If C(x) = 13000 + 600x − 1.8x^2 + 0.004x^3 is the cost function and
p(x) = 4200 − 6x is the demand function, find the level of output that maximizes utility. (Hint: If utility is maximized, then marginal revenue equals marginal cost.)
define "utility", not familiar with this kind of math
To find the level of output that maximizes utility, we need to find the output level where the marginal revenue equals the marginal cost.

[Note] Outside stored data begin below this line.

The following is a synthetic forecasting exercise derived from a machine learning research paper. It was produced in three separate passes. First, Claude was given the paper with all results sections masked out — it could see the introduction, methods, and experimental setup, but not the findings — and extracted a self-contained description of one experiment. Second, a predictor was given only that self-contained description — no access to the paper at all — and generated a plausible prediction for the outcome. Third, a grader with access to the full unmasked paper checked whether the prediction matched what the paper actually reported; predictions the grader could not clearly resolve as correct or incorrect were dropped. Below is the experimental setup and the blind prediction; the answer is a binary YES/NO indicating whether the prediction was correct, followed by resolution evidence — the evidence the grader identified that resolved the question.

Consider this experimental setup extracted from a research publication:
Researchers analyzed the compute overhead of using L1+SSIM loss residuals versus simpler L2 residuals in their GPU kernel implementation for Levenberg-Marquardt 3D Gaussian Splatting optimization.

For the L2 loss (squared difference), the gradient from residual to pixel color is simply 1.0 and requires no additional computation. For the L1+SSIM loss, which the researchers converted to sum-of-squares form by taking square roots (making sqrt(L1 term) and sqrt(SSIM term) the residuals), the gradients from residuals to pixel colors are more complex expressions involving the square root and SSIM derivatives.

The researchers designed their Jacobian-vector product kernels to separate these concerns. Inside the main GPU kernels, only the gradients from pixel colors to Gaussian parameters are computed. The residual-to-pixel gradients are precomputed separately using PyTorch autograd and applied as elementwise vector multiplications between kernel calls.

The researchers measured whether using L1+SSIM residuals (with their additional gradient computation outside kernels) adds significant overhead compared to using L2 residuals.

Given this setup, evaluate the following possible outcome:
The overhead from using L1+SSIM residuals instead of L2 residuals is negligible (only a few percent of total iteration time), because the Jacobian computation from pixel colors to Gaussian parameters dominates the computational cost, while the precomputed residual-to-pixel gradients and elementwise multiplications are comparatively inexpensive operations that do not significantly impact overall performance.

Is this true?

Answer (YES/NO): YES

The marginal revenue is the derivative of the demand function p(x), and the marginal cost is the derivative of the cost function C(x).
Step 1: Find the equation for marginal revenue (MR).
MR = p'(x)
Given: p(x) = 4200 - 6x
Take the derivative with respect to x:
p'(x) = -6
So, the equation for marginal revenue is MR = -6.
Step 2: Find the equation for marginal cost (MC).
MC = C'(x)
Given: C(x) = 13000 + 600x - 1.8x^2 + 0.004x^3
Take the derivative with respect to x:
C'(x) = 600 - 3.6x + 0.012x^2
So, the equation for marginal cost is MC = 600 - 3.6x + 0.012x^2.
Step 3: Set MR equal to MC and solve for x.
-6 = 600 - 3.6x + 0.012x^2
This equation is a quadratic equation. Rearrange the equation to make it equal to zero:
0.012x^2 - 3.6x + 606 = 0
Now, solve this quadratic equation using the quadratic formula: x = (-b ± √(b^2 - 4ac)) / 2a
a = 0.012, b = -3.6, c = 606
x = (3.6 ± √((-3.6)^2 - 4 * 0.012 * 606)) / (2 * 0.012)
Simplifying the expression inside the square root:
x = (3.6 ± √(12.96 - 2904.48)) / 0.024
x = (3.6 ± √(-2891.52)) / 0.024
Since the square root of a negative number is not real, it means there is no real solution for x. This means there is no level of output that maximizes utility according to the given functions.